- _Offene Aufgaben_
**1.** Geben Sie aus dem Textauszug die Passage wortgetreu wieder, die mit "## untread (11." beginnt und sich bis einschließlich "unten) des kirstalls..." erstreckt.
**2.** Beantworten Sie anhand des Textauszugs die folgenden Fragen:
(a) Welches Datum trägt der erste Beitrag von untread?
(b) Welche Opacity hält Lord Brain an der Stelle mit dem hellsten Punkt für anwendbar?
(c) Was muss man laut X-trOn tun, wenn die Opacity weit heruntergesetzt ist?

- _Textauszug_
---*---
# dodge tool leuchteffekt



## untread (11. Oktober 2002)

hallo, 
irgendwie bekomm ich den schönen "leuchteffekt" mit dem dodge tool nicht wirklich hin

http://www.voidix.com/crystals2.html

ich meine den effekt in den wurzeln (links unten) des kirstalls...
muss ich da eine andere farbe einstellen (nein oder?) ? 
bzw. was für ne oppacity wäre ca. angebracht? 


mfg untread


----------



## Lord Brain (12. Oktober 2002)

Wenn du das Dodge-Tool mehrmals an einer Stelle benutzt wird es dort immer heller, wie auch dort.

Wegen der opacity....da, wo der hellste Punkt ist könnte man 100% anwenden und nach aussen hin (etwas) weniger.

Schickes dodging ist 'ne reine Übungssache...also 'rumprobieren bis die Maus fault


----------



## untread (12. Oktober 2002)

oke danke..  
wird das automatisch so "türkis" oder wie?


----------



## X-trOn (12. Oktober 2002)

Ja es wird ganz automatisch heller, Dodge is im Prinzip nur mit weiß übermalen mit ein paar weich zeichen Filtern.

Wenn du die oppacity weit runter setzt musst du allerdings sehr offt klicken bevor  du einen Effekt siehst

Greatz
X-trOn


----------
---*---
[Gespeicherte Einträge]
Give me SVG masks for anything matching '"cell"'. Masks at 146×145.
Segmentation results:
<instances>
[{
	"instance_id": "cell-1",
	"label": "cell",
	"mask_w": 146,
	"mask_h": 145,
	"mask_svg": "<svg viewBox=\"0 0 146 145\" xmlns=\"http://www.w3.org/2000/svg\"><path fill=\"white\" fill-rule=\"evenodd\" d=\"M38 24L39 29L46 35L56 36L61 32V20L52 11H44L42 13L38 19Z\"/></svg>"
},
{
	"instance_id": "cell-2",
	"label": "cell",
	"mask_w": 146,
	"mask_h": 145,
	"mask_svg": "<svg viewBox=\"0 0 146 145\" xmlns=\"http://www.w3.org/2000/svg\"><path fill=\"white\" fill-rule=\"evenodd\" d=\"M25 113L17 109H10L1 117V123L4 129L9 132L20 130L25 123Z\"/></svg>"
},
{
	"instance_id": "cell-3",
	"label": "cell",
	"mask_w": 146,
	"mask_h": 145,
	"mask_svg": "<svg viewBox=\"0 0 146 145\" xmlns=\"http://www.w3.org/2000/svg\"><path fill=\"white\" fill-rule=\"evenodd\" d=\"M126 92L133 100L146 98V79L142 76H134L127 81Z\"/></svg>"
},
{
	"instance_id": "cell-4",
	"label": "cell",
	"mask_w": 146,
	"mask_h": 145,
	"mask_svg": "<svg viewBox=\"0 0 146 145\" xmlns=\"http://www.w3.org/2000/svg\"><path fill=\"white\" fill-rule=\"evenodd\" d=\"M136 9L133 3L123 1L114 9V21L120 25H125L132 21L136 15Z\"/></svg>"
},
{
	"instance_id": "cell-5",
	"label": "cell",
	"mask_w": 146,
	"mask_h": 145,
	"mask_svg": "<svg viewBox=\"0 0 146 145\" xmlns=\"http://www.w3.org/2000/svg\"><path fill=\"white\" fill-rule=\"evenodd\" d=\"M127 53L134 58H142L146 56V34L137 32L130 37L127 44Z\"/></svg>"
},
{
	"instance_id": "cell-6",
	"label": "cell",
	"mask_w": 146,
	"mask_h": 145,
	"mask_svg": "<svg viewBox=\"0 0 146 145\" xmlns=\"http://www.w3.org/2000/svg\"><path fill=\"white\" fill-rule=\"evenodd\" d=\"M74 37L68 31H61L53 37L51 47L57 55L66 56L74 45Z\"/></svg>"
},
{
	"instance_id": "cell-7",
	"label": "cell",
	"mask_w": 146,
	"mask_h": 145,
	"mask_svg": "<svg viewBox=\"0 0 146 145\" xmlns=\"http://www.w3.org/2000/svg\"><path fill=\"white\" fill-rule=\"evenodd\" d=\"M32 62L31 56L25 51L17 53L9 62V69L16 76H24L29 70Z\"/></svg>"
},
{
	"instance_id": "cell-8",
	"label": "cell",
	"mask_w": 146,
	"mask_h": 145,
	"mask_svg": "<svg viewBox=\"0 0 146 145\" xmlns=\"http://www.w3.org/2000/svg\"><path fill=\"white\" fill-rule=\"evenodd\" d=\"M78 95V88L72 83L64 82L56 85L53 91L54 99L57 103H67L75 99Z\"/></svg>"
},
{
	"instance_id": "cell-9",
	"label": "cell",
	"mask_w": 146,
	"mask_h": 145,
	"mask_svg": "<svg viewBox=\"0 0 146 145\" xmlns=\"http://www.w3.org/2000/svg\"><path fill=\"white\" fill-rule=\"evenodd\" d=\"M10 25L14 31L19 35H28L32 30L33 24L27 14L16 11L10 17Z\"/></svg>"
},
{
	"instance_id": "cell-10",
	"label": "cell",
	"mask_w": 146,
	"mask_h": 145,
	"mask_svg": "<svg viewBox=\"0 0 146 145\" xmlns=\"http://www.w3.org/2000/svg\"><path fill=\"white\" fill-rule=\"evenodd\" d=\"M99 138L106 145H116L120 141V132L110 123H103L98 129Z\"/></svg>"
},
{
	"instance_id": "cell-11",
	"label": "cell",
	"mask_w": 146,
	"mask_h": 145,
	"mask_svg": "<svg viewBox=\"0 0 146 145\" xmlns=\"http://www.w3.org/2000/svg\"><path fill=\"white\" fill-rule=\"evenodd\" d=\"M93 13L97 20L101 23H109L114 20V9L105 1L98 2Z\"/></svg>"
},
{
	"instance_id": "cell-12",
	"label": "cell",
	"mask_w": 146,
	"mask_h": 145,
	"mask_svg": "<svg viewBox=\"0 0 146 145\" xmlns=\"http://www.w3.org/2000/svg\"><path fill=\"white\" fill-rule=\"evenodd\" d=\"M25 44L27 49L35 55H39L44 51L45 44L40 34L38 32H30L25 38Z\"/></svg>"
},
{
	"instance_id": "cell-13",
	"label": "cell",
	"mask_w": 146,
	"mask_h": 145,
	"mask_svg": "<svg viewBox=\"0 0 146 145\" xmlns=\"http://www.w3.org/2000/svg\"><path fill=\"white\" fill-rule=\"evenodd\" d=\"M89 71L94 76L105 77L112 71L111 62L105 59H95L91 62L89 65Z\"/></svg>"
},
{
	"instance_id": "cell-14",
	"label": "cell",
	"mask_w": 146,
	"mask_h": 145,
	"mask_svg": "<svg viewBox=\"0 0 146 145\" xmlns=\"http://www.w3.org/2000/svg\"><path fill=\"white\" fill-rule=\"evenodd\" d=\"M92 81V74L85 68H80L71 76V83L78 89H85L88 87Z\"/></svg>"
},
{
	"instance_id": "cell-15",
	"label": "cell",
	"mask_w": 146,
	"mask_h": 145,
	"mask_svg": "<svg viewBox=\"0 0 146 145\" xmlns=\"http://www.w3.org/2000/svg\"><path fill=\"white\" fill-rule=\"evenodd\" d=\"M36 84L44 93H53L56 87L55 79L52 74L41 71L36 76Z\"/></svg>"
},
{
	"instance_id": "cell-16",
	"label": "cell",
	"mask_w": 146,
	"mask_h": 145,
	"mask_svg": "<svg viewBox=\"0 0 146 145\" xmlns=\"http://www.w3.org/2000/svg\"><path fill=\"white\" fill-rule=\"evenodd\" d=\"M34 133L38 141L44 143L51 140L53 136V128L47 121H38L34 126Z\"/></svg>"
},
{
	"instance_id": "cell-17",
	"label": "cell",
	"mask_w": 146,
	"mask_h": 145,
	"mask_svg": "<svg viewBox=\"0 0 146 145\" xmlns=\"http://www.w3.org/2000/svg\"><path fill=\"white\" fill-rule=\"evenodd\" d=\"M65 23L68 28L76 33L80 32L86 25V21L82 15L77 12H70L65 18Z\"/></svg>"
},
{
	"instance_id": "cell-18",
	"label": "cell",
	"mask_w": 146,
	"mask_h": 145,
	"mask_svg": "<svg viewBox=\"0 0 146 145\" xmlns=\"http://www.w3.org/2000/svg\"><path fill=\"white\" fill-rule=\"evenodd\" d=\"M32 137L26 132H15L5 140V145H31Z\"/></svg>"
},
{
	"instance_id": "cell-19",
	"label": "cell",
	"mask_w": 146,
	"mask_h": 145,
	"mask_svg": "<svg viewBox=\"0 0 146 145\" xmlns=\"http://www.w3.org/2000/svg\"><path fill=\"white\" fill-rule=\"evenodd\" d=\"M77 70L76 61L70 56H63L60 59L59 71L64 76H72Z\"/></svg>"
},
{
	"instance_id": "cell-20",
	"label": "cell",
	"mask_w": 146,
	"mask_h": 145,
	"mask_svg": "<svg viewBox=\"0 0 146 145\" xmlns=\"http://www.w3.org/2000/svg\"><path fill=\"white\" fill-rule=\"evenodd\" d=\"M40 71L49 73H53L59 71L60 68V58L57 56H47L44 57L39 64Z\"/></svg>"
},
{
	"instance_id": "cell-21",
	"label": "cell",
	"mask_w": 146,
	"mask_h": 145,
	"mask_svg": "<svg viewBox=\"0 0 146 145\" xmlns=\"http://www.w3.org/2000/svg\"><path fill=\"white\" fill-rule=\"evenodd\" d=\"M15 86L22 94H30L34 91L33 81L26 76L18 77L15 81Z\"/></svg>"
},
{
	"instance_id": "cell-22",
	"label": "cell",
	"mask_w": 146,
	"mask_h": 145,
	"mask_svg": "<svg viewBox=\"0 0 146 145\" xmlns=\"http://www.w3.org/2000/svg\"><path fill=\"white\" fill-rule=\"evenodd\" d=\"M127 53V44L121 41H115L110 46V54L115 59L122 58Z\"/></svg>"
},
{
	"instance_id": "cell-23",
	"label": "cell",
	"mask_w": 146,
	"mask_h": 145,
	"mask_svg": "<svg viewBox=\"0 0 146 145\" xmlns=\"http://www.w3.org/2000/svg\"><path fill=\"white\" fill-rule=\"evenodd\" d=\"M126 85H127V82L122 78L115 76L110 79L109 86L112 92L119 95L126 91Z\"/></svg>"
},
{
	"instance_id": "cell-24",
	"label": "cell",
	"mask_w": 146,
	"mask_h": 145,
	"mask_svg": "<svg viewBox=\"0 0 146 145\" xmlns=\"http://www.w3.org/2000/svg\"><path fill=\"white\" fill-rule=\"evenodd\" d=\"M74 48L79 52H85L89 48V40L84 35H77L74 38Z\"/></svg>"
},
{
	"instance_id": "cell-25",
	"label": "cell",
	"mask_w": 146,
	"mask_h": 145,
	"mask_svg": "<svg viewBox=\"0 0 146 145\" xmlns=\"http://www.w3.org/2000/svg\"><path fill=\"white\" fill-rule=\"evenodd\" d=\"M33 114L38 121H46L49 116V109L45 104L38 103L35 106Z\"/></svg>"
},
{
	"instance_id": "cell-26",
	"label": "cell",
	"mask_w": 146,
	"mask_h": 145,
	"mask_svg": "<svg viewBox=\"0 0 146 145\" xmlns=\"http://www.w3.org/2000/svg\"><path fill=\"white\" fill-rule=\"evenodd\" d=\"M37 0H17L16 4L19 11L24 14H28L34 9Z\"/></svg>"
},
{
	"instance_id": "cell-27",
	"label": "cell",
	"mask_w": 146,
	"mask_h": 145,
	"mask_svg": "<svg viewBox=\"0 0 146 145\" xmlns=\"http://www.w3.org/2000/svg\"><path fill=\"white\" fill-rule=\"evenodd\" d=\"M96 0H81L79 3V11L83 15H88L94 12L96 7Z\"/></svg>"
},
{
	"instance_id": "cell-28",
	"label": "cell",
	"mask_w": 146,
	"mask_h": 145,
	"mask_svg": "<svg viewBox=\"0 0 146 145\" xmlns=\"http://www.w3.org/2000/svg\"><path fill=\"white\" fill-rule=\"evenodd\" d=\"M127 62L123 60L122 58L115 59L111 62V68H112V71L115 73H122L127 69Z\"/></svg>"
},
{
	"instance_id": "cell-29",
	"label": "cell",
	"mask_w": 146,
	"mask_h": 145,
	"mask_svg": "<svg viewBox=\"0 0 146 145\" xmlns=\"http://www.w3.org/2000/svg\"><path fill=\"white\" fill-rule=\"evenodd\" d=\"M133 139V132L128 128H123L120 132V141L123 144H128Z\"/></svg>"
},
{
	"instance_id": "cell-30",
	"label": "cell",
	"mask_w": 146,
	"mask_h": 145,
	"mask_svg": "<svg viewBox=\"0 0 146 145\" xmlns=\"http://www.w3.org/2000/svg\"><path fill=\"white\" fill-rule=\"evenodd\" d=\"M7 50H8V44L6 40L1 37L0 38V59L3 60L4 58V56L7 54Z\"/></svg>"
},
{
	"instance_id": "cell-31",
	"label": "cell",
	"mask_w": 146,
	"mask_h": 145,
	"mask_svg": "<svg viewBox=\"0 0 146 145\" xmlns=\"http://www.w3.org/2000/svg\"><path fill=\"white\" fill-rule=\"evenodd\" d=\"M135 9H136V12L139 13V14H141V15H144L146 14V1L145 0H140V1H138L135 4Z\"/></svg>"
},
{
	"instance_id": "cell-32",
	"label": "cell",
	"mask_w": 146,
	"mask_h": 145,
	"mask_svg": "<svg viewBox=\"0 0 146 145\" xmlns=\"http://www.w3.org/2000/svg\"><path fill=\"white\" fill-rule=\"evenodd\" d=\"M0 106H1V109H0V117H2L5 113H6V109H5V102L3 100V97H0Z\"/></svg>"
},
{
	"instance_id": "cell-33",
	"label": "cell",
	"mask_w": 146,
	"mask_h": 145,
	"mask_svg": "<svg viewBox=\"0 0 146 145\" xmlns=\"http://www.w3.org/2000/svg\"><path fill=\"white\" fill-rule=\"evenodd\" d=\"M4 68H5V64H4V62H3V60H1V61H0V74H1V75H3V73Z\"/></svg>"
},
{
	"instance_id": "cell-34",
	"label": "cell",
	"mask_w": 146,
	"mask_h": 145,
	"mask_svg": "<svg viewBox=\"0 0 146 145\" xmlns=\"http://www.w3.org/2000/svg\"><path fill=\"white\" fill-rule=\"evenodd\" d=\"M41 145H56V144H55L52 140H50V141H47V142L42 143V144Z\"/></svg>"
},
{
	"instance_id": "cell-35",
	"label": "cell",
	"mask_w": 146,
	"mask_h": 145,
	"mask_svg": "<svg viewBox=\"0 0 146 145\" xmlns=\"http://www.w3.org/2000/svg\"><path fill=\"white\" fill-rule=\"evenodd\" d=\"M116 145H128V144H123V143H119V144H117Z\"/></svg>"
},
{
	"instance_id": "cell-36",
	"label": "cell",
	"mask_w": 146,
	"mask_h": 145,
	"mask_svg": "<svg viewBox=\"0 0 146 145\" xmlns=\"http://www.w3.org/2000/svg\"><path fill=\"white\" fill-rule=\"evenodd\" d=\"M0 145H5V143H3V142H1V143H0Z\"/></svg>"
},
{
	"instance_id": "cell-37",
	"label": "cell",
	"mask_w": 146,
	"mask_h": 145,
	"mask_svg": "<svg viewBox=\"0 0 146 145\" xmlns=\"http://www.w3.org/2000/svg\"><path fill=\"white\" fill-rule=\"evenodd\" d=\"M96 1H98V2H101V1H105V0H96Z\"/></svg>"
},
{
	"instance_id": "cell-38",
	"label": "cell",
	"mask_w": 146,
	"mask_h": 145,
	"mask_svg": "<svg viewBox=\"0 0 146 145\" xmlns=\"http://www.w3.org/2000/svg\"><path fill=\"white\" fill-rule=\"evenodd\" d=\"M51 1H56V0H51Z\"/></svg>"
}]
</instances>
---*---
- _Vollständige Antworten_
**1.**
## untread (11. Oktober 2002)

hallo, 
irgendwie bekomm ich den schönen "leuchteffekt" mit dem dodge tool nicht wirklich hin

http://www.voidix.com/crystals2.html

ich meine den effekt in den wurzeln (links unten) des kirstalls...

**2.**
(a) 11. Oktober 2002
(b) 100 %
(c) Sehr oft klicken, bevor ein Effekt zu sehen ist.